One day little Rachel was feeling very happy, because she had a new, warm red dress to put on. The weather had grown quite cold, and the brown cotton dress she wore in the summer had become thin and old.

 

"Oh, mother," said Rachel, "tell me the story about my new red dress-the one you told yesterday."

 

"Very well," said mother. So she began:

 

Last spring, when it was warm and pleasant, a wise little fairy knew that cold winter would come after a while, and then a little girl's cotton dress would not be warm enough; so she said: 'Where can I find something to make Rachel a new dress?'

 

 

"How would our leaves do?" said some bright red poppies that were growing in the garden. 

 

"Your color is just right," said the fairy, "but you will not last until winter." 

 

 "How would our feathers do?' sang robin redbreast.   

 

 

"It would take a great many to make a dress", said the fairy, "and you could not spare them. No; we must look farther still."

 

 

"Maa-a, maa-a!' said Nannie, the sheep. "How I wish that I could lay off my coat. It is getting so warm, and I am sure that another would grow before cold weather comes."

 

"If the color of your coat can be changed,' said the fairy, "I believe it will be the best thing in the world for Rachel's dress, but how am I to get it off?" 

 

 "We will help you," said some strong, sharp sheep shears; and-snip, snap they went, until Nannie's coat was all in a heap on the ground. 

 

"But the wool is so dirty," said the fairy.  

 

  

"Swish, swosh, swish," said some soap and water; "see what we can do'" and, sure enough, the wool was soon washed and clean and hung drying in the sun, as white as snow.

 

"How nice!' said the fairy, "but that wool does not look very much like a dress yet. I wonder who will help me next."  

 

 

"Here, here we are," said some strong combs, which, silly as it seems, were called cards. Back and forth they went, until the wool was all combed out into long rolls, nearly two feet long and about as big around as one of Rachel's curls.   

 

 

"The rolls were scarcely finished before 'z-z-z, z-z-z' was heard in the attic, and the spinning-wheel had begun to spin some of the rolls of wool into yarn.
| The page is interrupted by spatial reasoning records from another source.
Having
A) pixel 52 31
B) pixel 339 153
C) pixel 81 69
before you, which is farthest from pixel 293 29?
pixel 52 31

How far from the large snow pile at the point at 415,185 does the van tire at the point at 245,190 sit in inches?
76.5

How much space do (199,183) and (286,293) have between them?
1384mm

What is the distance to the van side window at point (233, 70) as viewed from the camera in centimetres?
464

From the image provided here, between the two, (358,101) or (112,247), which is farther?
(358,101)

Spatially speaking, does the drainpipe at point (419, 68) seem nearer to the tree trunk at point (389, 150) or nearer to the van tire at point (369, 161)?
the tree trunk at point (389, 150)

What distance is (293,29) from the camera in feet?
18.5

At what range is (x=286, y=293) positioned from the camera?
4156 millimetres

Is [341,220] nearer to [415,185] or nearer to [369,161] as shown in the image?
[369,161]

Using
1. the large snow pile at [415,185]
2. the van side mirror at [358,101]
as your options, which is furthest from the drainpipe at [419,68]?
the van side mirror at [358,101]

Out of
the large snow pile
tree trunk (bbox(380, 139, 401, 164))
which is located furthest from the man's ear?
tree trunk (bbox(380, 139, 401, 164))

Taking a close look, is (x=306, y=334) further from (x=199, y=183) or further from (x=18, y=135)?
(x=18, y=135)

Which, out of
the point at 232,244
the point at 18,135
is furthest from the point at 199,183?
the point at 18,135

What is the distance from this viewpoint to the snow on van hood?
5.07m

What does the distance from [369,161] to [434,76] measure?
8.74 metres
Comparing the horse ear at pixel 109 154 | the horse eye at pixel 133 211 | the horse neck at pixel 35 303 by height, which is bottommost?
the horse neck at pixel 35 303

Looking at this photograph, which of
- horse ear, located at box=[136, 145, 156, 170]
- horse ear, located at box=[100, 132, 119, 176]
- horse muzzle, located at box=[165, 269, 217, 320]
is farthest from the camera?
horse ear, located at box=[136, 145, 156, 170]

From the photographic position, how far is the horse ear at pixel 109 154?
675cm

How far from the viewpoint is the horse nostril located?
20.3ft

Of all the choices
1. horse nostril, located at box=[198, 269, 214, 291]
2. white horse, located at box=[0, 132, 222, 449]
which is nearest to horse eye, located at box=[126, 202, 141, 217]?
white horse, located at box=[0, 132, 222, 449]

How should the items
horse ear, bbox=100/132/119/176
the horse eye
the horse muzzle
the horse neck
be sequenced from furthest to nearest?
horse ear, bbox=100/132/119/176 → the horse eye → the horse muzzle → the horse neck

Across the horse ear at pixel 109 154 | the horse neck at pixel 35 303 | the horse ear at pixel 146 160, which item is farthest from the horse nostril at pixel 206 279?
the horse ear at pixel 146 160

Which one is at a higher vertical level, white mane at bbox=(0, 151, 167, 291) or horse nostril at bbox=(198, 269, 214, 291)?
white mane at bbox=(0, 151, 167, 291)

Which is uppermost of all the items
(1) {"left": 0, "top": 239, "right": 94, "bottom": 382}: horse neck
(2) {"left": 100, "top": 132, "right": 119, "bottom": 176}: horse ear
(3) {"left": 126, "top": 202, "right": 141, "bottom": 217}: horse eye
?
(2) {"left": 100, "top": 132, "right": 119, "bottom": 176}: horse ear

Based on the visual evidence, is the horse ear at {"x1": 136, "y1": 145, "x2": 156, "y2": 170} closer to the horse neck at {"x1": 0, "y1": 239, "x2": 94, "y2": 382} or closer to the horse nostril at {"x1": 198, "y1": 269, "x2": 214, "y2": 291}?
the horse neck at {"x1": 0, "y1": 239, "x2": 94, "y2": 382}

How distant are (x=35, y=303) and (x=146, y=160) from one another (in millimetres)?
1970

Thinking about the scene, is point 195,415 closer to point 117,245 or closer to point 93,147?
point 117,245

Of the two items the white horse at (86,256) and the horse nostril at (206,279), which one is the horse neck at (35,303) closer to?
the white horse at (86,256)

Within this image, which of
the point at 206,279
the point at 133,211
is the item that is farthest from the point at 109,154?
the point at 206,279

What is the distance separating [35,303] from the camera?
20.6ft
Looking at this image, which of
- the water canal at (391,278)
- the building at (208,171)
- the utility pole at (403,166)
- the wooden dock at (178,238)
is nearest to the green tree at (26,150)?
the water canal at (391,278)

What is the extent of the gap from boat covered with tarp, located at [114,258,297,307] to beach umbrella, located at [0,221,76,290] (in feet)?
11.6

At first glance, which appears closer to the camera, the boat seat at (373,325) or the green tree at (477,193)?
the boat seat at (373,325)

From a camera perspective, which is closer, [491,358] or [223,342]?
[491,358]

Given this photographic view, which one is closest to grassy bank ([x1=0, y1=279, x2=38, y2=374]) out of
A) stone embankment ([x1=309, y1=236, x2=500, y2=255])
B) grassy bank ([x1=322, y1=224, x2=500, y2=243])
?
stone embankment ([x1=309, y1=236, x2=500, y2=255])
The wheel hummed and worked day after day until many skeins of soft, white yarn had been made and hung beside the kitchen fireplace.   

 

 

"S-s-s, s-s-s!" hissed the big brass kettle. "Put the skeins in here and see what will happen to them!" In went the white skeins, and out came red ones as bright as the gay summer poppies.    

 

 

"The fairy was just thinking what wonderful things had been done, when 'Slam, bang!' was heard in the chamber above.  

 

"See what my shuttle can do with the yarn," said the great loom, and when the yarn had been placed in the frame back and forth flew the shuttle until, by the end of the next day, a long roll of cloth was lying on the back part of the loom.  

 

"That begins to look like a dress," said the fairy. "Now, who will finish it?"  "Here we are," sang out a pair of sharp scissors. Sister Needle and myself belong to the Steel family, and we are very bright and sharp. We can do wonderful work."  So they went to work at once, and they worked so fast that soon, in place of the cloth, there was a pretty, red dress with two sleeves, a waist and a skirt-all ready for Rachel to put on."  

 

"What a lovely story!" said Rachel, when mother had finished. Her hair was all combed and curled now; so Rachel put on the new red dress and went downstairs to open the door for her family guests.